■ **Your goal**
Set down a faithful copy of every record, and skip the pictures in it.

■ **Captioned web image data**
----------------------------------------

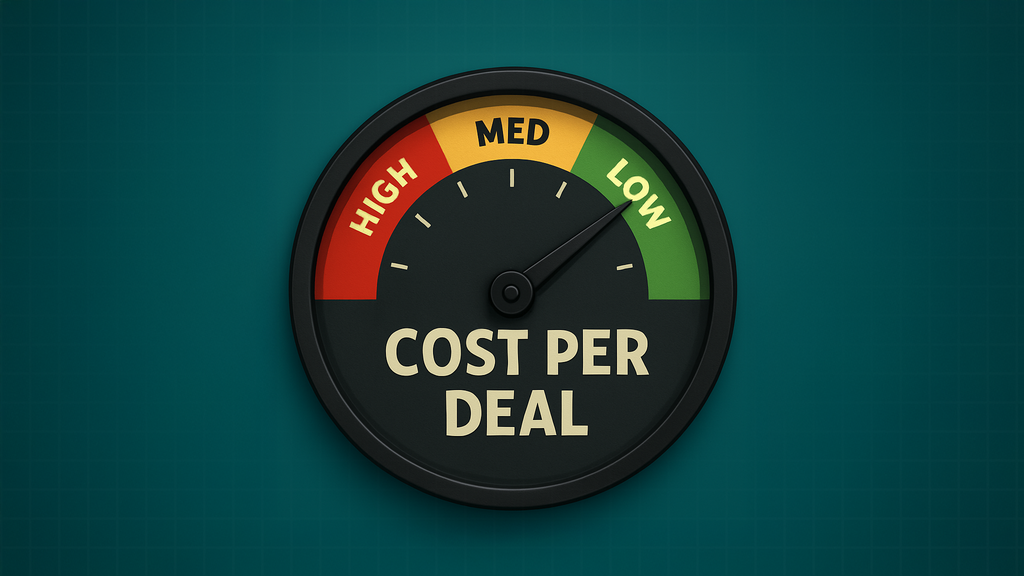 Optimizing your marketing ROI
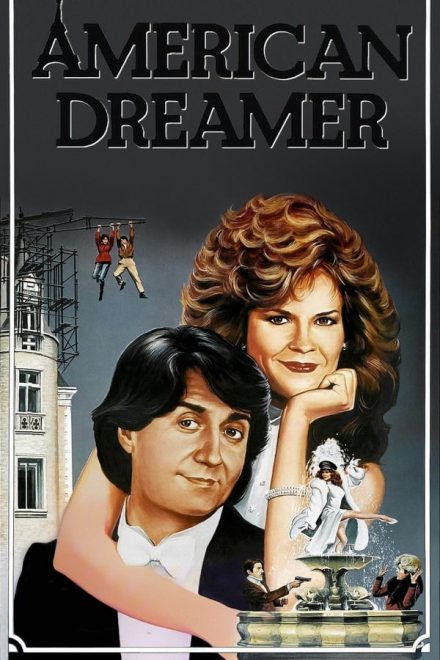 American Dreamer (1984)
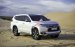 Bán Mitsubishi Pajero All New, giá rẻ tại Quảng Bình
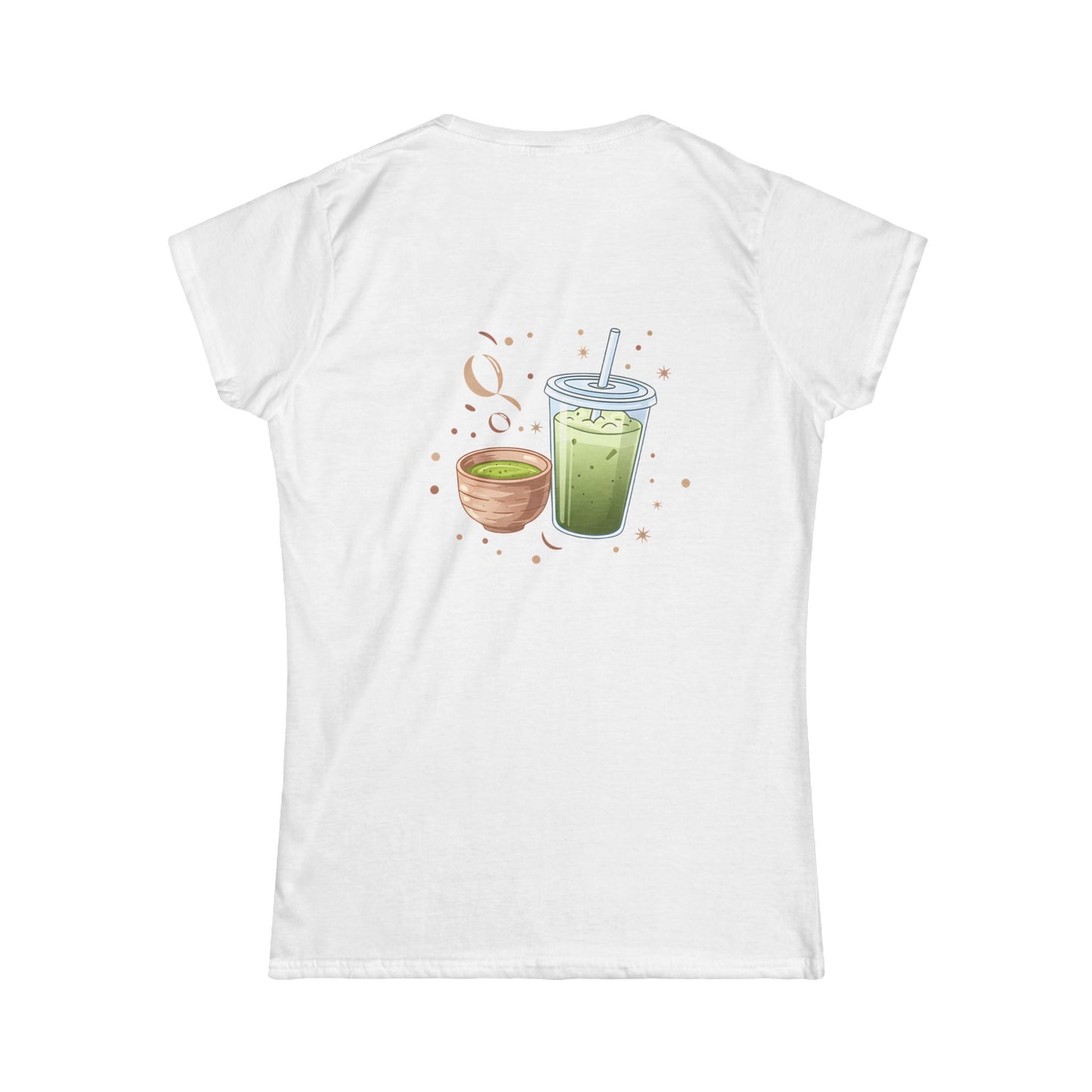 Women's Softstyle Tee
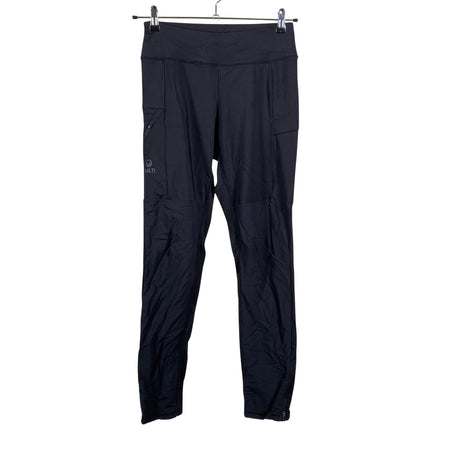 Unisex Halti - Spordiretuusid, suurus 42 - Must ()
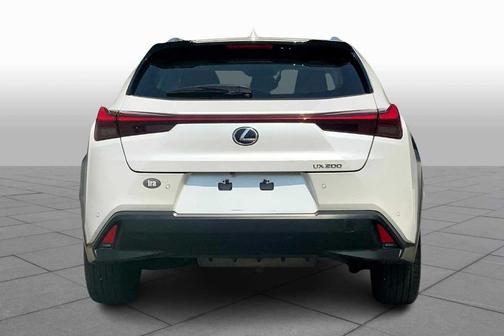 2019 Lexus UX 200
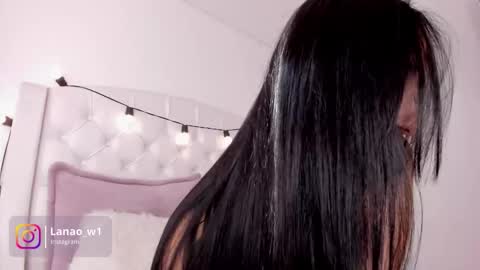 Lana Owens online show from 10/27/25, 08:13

----------------------------------------

■ **Output of the exercise**
 Optimizing your marketing ROI
 American Dreamer (1984)
 Bán Mitsubishi Pajero All New, giá rẻ tại Quảng Bình
 Women's Softstyle Tee
 Unisex Halti - Spordiretuusid, suurus 42 - Must ()
 2019 Lexus UX 200
 Lana Owens online show from 10/27/25, 08:13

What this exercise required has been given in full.